You’re saying women should moderate their dress based on the apparently magical divination of the clothing preferences of hypothetical rapey dudes that might happen to look at them. That’s actually just impossible. We, on the other hand, are saying that, when someone dresses in a manner that is generally understood to be inappropriate to a particular venue, it’s reasonable to infer some things about their intent. Based on actual things they actually fucking did.

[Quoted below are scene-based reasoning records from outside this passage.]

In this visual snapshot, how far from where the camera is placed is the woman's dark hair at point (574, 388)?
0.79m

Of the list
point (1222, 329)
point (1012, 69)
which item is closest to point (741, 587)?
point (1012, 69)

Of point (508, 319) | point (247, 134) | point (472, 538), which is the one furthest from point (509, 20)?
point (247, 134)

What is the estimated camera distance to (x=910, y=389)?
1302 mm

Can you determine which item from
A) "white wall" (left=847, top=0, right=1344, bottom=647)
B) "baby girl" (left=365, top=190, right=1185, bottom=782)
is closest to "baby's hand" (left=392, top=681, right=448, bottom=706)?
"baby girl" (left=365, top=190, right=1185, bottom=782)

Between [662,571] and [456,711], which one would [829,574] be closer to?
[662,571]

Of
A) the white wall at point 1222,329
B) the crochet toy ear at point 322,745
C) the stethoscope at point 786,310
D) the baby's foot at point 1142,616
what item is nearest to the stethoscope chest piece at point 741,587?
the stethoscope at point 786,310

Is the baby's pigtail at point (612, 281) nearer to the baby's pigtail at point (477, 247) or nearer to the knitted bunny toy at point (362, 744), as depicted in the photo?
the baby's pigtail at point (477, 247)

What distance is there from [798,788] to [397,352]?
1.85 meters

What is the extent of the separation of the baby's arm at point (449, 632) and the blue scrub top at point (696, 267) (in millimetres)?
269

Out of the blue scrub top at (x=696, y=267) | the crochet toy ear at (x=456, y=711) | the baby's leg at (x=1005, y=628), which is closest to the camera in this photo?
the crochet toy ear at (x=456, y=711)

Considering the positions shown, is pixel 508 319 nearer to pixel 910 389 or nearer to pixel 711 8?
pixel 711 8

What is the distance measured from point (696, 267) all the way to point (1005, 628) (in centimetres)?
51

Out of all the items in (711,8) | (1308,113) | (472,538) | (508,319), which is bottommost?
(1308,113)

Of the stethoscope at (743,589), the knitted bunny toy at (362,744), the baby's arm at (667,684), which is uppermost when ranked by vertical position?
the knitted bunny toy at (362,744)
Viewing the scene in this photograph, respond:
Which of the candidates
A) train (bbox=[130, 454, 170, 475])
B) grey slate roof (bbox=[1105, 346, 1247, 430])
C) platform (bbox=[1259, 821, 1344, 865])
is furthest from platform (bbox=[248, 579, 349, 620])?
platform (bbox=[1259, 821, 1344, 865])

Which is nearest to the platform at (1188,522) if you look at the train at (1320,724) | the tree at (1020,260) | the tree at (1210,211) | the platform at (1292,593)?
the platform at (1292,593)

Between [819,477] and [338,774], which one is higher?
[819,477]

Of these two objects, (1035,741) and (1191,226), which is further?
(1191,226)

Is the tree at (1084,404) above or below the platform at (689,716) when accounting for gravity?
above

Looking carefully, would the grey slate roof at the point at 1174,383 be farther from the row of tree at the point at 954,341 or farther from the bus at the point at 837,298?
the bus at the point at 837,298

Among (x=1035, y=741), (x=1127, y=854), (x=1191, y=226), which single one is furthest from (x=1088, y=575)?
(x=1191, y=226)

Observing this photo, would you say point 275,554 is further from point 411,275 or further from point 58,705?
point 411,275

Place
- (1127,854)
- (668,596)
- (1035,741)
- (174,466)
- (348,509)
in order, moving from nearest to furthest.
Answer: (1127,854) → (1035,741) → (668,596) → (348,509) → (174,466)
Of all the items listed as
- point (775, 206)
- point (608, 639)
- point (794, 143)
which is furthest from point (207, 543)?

You fucking shitwit.

Alan Robertshaw
Alan Robertshaw
9 years ago

Well the location could be an aspect that provided evidence of an intent.

So, in the ski mask example above the fact that it was a jewelers shop might give rise to a ‘reasonable suspicion’ (‘probable cause’ for our colonial friends) allowing the police to stop and question.

But it may be that there was no innocuous intention. The person may be a burns victim or something. So legislating by location would’t work.

Private businesses can of course impose dress codes for any reason they want. Banks usually make you take off crash helmets and Harrods won;t let you in in shorts. But legislation, especially with criminal consequences, would be unlawful (in England at least) unless the prohibition was “reasonable, proportional and necessary in a democratic society”

Telling women to burka up to assuage the feelings of potential rapists probably wouldn’t pass that test.

Mark
Mark
9 years ago

I think that if everyone had to wear loose fitting t – shirts and baggy trousers we’d probably all get a lot more work done.

sevenofmine
9 years ago

Which is, of course, why rape is all but non-existent in Muslim majority countries.

Scented Fucking Hard Chairs
Scented Fucking Hard Chairs
9 years ago

I think that if everyone had to wear loose fitting t – shirts and baggy trousers we’d probably all get a lot more work done.

Hey, guess what I was wearing when I was raped!